:: Text shown ::
┄┄┄┄┄┄

Pats fill holes, adding Baylor WR Thornton, Houston CB Jones
FOXBOROUGH, Mass. (AP) — The Patriots made a move to secure another weapon for second-year quarterback Mac Jones and addressed a hole in their secondary, trading up to select Baylor receiver Tyquan Thornton and adding Houston cornerback Marcus Jones on Day 2 of the NFL draft on Friday night.
New England traded its second-round pick (54th overall) and fifth-round pick (158th overall) to Kansas City in exchange for the 50th pick and used it on the 6-foot-2, 181-pound Thornton. Massachusetts native Ben Lepper, a Make-A-Wish child who has overcome leukemia, announced the pick alongside Patriots defensive tackle Lawrence Guy.
It marked the Patriots’ second straight offensive pick after taking offensive lineman Cole Strange in the first round on Thursday. They then turned to defense, grabbing the versatile Jones with the 85th overall pick in the third round.
New England ended the night by trading the 94th overall pick to Carolina in exchange for the 137th overall pick in the fourth round and a third-round pick in 2023. The 2023 pick replaces the Patriots’ original third-round pick they dealt to Miami in a trade for receiver DaVante Parker.

┄┄┄┄┄┄

:: Records supplied ::

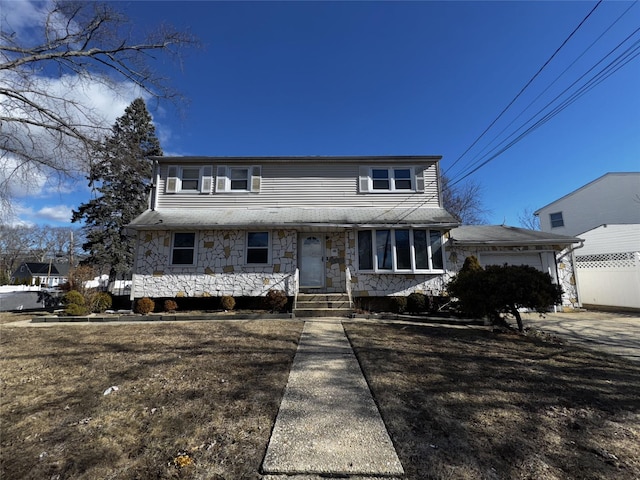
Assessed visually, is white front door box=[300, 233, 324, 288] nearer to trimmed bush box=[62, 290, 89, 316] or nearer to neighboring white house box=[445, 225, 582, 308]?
neighboring white house box=[445, 225, 582, 308]

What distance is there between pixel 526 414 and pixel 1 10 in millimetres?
11863

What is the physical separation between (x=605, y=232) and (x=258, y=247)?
15661mm

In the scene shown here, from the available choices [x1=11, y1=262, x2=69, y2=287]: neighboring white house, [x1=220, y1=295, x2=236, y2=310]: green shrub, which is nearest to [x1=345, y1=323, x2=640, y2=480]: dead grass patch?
[x1=220, y1=295, x2=236, y2=310]: green shrub

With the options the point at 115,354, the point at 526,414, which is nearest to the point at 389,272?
the point at 526,414

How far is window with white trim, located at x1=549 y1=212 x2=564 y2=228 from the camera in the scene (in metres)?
21.1

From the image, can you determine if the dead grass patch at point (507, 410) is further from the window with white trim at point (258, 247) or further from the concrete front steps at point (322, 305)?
the window with white trim at point (258, 247)

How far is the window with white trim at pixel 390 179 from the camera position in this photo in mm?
11875

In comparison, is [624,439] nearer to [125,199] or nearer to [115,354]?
[115,354]

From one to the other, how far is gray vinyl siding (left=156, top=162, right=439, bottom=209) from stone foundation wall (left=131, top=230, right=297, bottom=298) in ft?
5.52

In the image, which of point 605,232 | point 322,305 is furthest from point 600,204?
point 322,305

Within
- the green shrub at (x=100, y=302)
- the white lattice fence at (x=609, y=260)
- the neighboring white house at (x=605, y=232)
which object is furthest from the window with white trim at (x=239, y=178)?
the white lattice fence at (x=609, y=260)

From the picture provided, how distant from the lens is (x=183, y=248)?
420 inches

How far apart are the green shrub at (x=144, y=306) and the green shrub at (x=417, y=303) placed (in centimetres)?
864

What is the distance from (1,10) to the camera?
254 inches
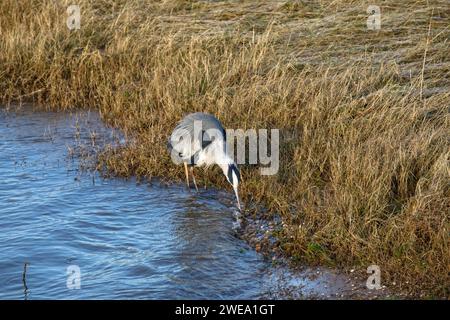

┄┄┄┄┄┄

:: Prompt ::
Reproduce word for word the passage of the Patriots draft article starting at "New England ended" and ending at "receiver DaVante Parker.".

:: Expected output ::
New England ended the night by trading the 94th overall pick to Carolina in exchange for the 137th overall pick in the fourth round and a third-round pick in 2023. The 2023 pick replaces the Patriots’ original third-round pick they dealt to Miami in a trade for receiver DaVante Parker.